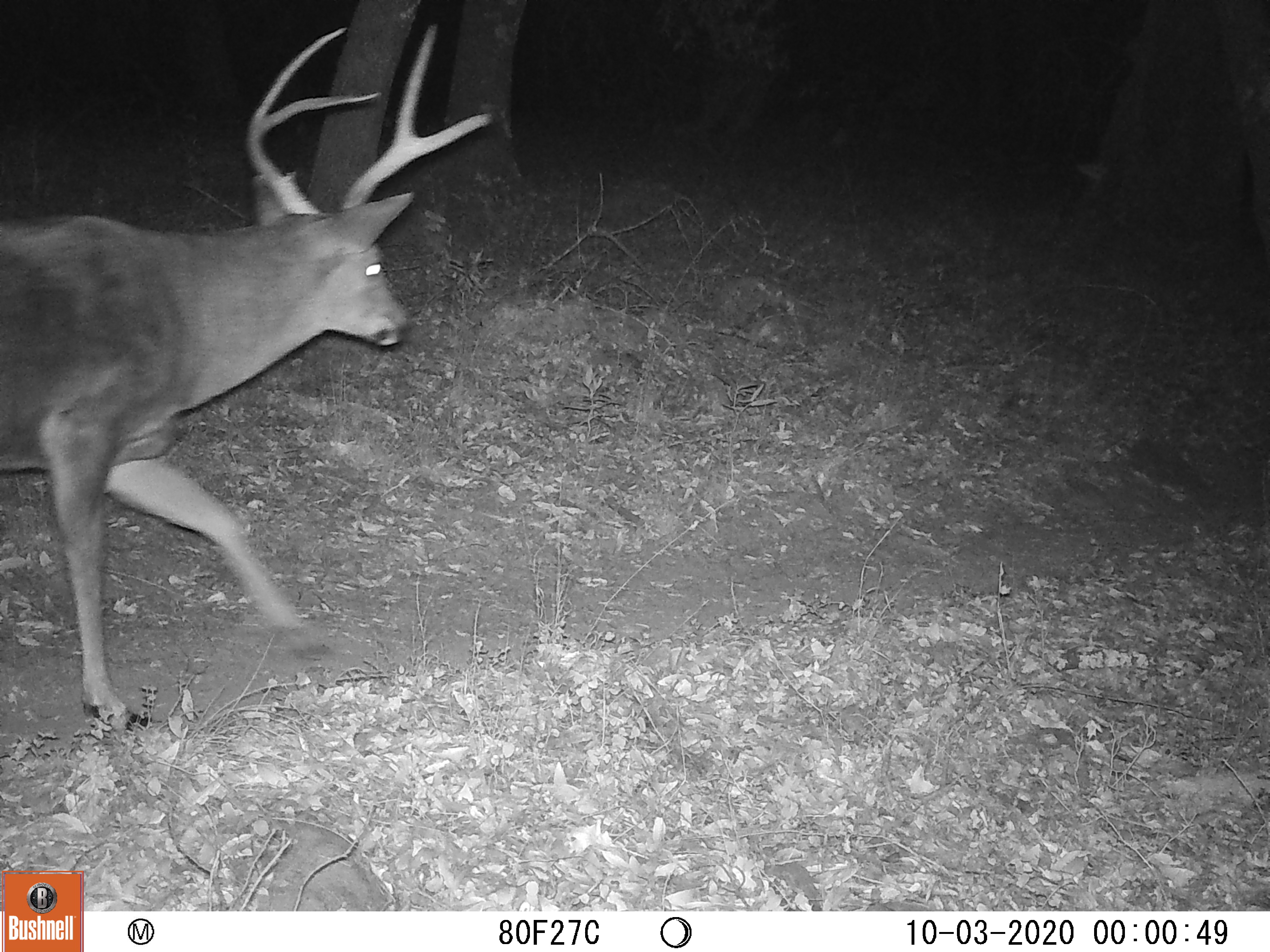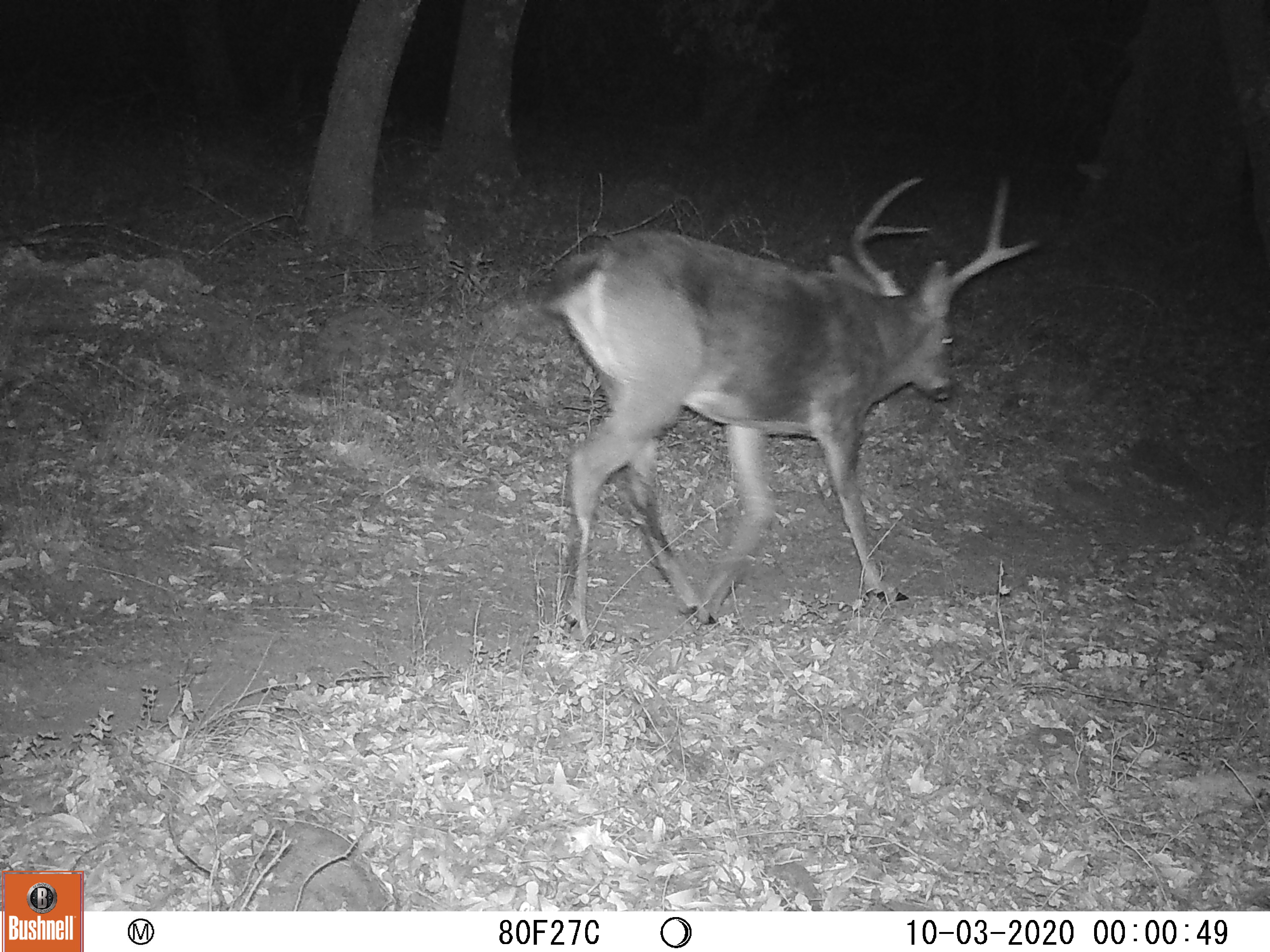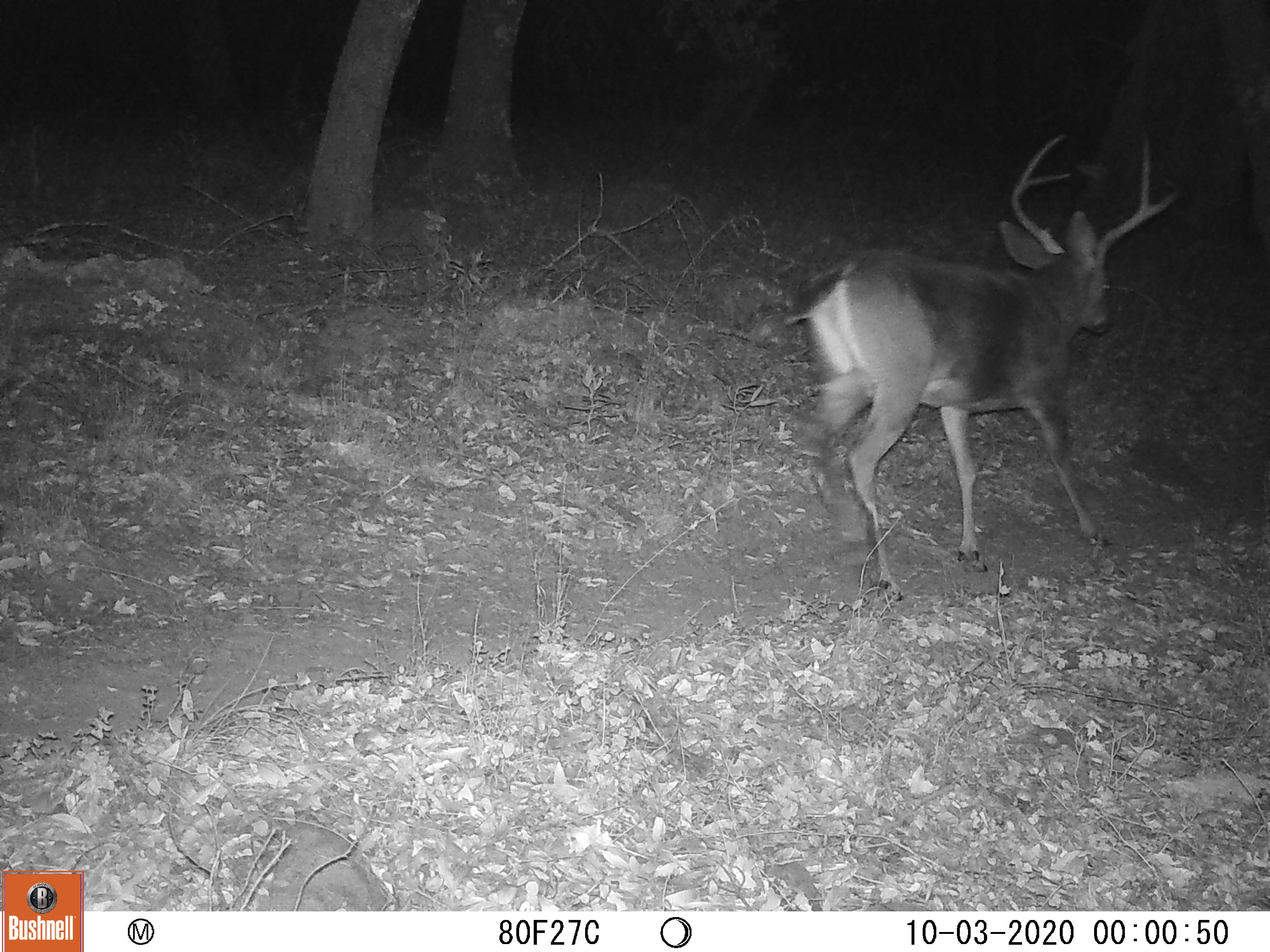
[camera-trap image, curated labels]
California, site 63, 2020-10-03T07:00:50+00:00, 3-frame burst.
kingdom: Animalia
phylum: Chordata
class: Mammalia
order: Artiodactyla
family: Cervidae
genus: Odocoileus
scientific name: Odocoileus hemionus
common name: mule deer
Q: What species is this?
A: Mule deer (Odocoileus hemionus).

■ Task item: Copy out the records exactly. Do not include the pictures.

■ Response for this exercise:
[camera-trap image, curated labels]
California, site 63, 2020-10-03T07:00:50+00:00, 3-frame burst.
kingdom: Animalia
phylum: Chordata
class: Mammalia
order: Artiodactyla
family: Cervidae
genus: Odocoileus
scientific name: Odocoileus hemionus
common name: mule deer
Q: What species is this?
A: Mule deer (Odocoileus hemionus).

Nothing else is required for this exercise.